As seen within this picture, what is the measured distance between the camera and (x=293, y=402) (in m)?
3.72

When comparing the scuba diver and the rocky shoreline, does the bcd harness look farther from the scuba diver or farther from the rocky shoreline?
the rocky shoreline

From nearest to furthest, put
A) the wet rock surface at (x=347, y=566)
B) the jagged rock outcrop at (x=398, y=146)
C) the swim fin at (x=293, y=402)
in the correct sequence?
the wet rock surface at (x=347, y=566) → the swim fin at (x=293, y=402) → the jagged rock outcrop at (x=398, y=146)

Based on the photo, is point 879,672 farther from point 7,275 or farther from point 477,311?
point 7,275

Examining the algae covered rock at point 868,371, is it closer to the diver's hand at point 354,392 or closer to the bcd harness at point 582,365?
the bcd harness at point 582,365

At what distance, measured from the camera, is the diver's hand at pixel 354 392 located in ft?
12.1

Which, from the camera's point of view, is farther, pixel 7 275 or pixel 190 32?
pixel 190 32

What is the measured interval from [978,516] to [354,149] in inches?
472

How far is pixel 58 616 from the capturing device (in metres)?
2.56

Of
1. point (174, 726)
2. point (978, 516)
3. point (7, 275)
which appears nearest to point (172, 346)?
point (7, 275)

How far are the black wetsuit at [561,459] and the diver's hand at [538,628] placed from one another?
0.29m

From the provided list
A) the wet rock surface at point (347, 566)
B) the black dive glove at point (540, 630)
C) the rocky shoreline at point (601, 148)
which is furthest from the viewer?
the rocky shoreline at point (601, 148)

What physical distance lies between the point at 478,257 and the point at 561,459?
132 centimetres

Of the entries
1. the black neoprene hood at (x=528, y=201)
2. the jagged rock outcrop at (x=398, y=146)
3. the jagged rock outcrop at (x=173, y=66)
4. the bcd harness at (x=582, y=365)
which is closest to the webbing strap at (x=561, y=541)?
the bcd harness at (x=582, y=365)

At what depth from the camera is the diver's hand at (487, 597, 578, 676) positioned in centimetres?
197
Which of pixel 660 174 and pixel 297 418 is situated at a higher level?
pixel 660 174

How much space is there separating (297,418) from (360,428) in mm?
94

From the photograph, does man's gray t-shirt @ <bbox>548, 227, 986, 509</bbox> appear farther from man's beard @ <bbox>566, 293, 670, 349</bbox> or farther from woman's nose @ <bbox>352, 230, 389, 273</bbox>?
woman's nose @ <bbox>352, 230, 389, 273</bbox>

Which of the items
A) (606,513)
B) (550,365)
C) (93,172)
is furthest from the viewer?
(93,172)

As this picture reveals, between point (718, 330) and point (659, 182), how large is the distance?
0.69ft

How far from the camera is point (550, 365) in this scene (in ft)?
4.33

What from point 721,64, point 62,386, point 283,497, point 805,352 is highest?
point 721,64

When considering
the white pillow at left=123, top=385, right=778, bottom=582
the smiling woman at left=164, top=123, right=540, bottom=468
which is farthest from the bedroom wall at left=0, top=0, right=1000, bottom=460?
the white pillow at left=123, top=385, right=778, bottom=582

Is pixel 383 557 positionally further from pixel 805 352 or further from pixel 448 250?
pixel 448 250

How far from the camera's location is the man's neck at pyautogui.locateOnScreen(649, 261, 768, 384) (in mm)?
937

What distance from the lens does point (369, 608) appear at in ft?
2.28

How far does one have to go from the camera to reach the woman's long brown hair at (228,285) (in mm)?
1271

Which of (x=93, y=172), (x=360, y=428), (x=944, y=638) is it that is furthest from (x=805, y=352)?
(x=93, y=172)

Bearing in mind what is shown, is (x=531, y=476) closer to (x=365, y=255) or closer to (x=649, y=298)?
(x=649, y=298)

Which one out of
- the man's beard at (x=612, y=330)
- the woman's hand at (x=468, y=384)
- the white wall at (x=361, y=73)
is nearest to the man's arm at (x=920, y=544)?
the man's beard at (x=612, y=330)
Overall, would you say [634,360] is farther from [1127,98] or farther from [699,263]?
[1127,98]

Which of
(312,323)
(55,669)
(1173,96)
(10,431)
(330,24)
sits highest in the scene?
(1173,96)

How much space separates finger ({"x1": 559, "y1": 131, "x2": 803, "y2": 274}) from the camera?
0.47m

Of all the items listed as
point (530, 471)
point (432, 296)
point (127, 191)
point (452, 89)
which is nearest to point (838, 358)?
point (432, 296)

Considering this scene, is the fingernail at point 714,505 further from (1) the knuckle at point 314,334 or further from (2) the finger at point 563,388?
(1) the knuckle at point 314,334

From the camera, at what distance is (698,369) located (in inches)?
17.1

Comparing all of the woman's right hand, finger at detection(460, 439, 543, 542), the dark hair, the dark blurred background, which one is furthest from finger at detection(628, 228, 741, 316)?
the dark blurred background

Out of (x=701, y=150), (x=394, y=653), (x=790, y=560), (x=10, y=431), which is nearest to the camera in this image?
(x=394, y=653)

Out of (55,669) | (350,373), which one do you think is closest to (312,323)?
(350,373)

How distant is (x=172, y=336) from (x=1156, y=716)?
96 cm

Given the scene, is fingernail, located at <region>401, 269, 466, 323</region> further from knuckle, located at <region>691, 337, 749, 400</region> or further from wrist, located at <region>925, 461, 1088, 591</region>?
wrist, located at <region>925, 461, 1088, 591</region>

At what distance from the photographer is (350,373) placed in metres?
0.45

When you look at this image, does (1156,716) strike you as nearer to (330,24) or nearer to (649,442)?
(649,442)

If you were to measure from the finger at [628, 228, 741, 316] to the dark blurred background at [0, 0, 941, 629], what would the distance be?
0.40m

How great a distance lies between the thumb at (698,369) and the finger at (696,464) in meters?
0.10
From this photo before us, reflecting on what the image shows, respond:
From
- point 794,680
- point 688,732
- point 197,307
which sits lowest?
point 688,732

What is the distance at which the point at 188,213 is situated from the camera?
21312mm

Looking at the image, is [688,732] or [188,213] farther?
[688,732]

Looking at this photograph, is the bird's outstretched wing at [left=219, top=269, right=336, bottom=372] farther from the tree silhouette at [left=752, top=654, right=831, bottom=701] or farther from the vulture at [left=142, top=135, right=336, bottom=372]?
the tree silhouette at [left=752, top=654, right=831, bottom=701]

---+---

§ **Problem to solve**:
Edit the records above so that each "scuba diver" becomes "snorkeler", leaving everything else unchanged.

§ **The answer**:
As seen within this picture, what is the measured distance between the camera and (x=293, y=402) (in m)?
3.72

When comparing the snorkeler and the rocky shoreline, does the bcd harness look farther from the snorkeler or farther from the rocky shoreline?
the rocky shoreline

From nearest to furthest, put
A) the wet rock surface at (x=347, y=566)
B) the jagged rock outcrop at (x=398, y=146)
C) the swim fin at (x=293, y=402)
in the correct sequence?
the wet rock surface at (x=347, y=566) → the swim fin at (x=293, y=402) → the jagged rock outcrop at (x=398, y=146)

Based on the photo, is point 879,672 farther from point 7,275 or farther from point 477,311?
point 7,275

Examining the algae covered rock at point 868,371, is it closer to the diver's hand at point 354,392 or closer to the bcd harness at point 582,365?
the bcd harness at point 582,365

At what distance, measured from the camera, is the diver's hand at pixel 354 392 located in ft?
12.1

Which, from the camera's point of view, is farther, pixel 7 275 or pixel 190 32?
pixel 190 32

What is the measured interval from [978,516] to [354,149] in inches?
472

How far is pixel 58 616 from the capturing device (in metres)?
2.56

Of
1. point (174, 726)
2. point (978, 516)
3. point (7, 275)
which appears nearest to point (172, 346)?
point (7, 275)

How far are the black wetsuit at [561,459] and the diver's hand at [538,628] placed from one another?
0.29m

From the provided list
A) the wet rock surface at point (347, 566)
B) the black dive glove at point (540, 630)
C) the rocky shoreline at point (601, 148)
which is furthest from the viewer?
the rocky shoreline at point (601, 148)

What physical distance lies between the point at 478,257 and the point at 561,459?
132 centimetres

Of the entries
1. the black neoprene hood at (x=528, y=201)
2. the jagged rock outcrop at (x=398, y=146)
3. the jagged rock outcrop at (x=173, y=66)
4. the bcd harness at (x=582, y=365)
which is closest to the webbing strap at (x=561, y=541)?
the bcd harness at (x=582, y=365)

At what depth from the camera is the diver's hand at (487, 597, 578, 676) positioned in centimetres?
197
Which of pixel 660 174 and pixel 297 418 is situated at a higher level?
pixel 660 174

How much space is there separating (297,418) from (360,428) in mm?
94

From the photograph, does man's gray t-shirt @ <bbox>548, 227, 986, 509</bbox> appear farther from man's beard @ <bbox>566, 293, 670, 349</bbox> or farther from woman's nose @ <bbox>352, 230, 389, 273</bbox>?
woman's nose @ <bbox>352, 230, 389, 273</bbox>

Which of the items
A) (606,513)
B) (550,365)
C) (93,172)
is furthest from the viewer?
(93,172)

As this picture reveals, between point (718, 330) and point (659, 182), how large is the distance?
0.69ft

How far from the camera is point (550, 365) in this scene (in ft)?
4.33

What from point 721,64, point 62,386, point 283,497, point 805,352 is highest?
point 721,64

When considering
the white pillow at left=123, top=385, right=778, bottom=582
the smiling woman at left=164, top=123, right=540, bottom=468
which is farthest from the bedroom wall at left=0, top=0, right=1000, bottom=460?
the white pillow at left=123, top=385, right=778, bottom=582

Is pixel 383 557 positionally further from pixel 805 352 or further from pixel 448 250?
pixel 448 250

How far from the camera's location is the man's neck at pyautogui.locateOnScreen(649, 261, 768, 384) (in mm)?
937

What distance from the lens does point (369, 608) appear at in ft?
2.28

How far does one have to go from the camera to reach the woman's long brown hair at (228,285) (in mm)?
1271

Which of (x=93, y=172), (x=360, y=428), (x=944, y=638) is it that is furthest from (x=805, y=352)?
(x=93, y=172)

Bearing in mind what is shown, is (x=531, y=476) closer to (x=365, y=255) or closer to (x=649, y=298)?
(x=649, y=298)

Which one out of
- the man's beard at (x=612, y=330)
- the woman's hand at (x=468, y=384)
- the white wall at (x=361, y=73)
is nearest to the man's arm at (x=920, y=544)?
the man's beard at (x=612, y=330)
Overall, would you say [634,360] is farther from [1127,98] or farther from [699,263]?
[1127,98]

Which of
(312,323)
(55,669)
(1173,96)
(10,431)
(330,24)
sits highest in the scene?
(1173,96)

How much space separates finger ({"x1": 559, "y1": 131, "x2": 803, "y2": 274}) from the camera?
0.47m

Of all the items listed as
point (530, 471)
point (432, 296)
point (127, 191)
point (452, 89)
which is nearest to point (838, 358)?
point (432, 296)

Considering this scene, is the fingernail at point 714,505 further from (1) the knuckle at point 314,334 or further from (2) the finger at point 563,388?
(1) the knuckle at point 314,334

From the camera, at what distance is (698,369) located (in inches)?
17.1

Comparing all of the woman's right hand, finger at detection(460, 439, 543, 542), the dark hair, the dark blurred background, which one is furthest from finger at detection(628, 228, 741, 316)?
the dark blurred background

Out of (x=701, y=150), (x=394, y=653), (x=790, y=560), (x=10, y=431), which is nearest to the camera in this image?
(x=394, y=653)

Out of (55,669) | (350,373), which one do you think is closest to (312,323)?
(350,373)

How distant is (x=172, y=336) from (x=1156, y=716)?
96 cm

Given the scene, is fingernail, located at <region>401, 269, 466, 323</region> further from knuckle, located at <region>691, 337, 749, 400</region> or further from wrist, located at <region>925, 461, 1088, 591</region>?
wrist, located at <region>925, 461, 1088, 591</region>

At what distance from the photographer is (350,373) placed in metres?
0.45

When you look at this image, does (1156,716) strike you as nearer to (330,24) or nearer to (649,442)?
(649,442)

If you were to measure from the finger at [628, 228, 741, 316] to the dark blurred background at [0, 0, 941, 629], what would the distance be?
0.40m

How great a distance lies between the thumb at (698,369) and the finger at (696,464) in meters?
0.10
From this photo before us, reflecting on what the image shows, respond:
From
- point 794,680
- point 688,732
- point 197,307
which sits lowest?
point 688,732

What is the distance at which the point at 188,213 is situated from the camera?
21312mm

Looking at the image, is [688,732] or [188,213] farther?
[688,732]

Looking at this photograph, is the bird's outstretched wing at [left=219, top=269, right=336, bottom=372] farther from the tree silhouette at [left=752, top=654, right=831, bottom=701] or farther from the vulture at [left=142, top=135, right=336, bottom=372]?
the tree silhouette at [left=752, top=654, right=831, bottom=701]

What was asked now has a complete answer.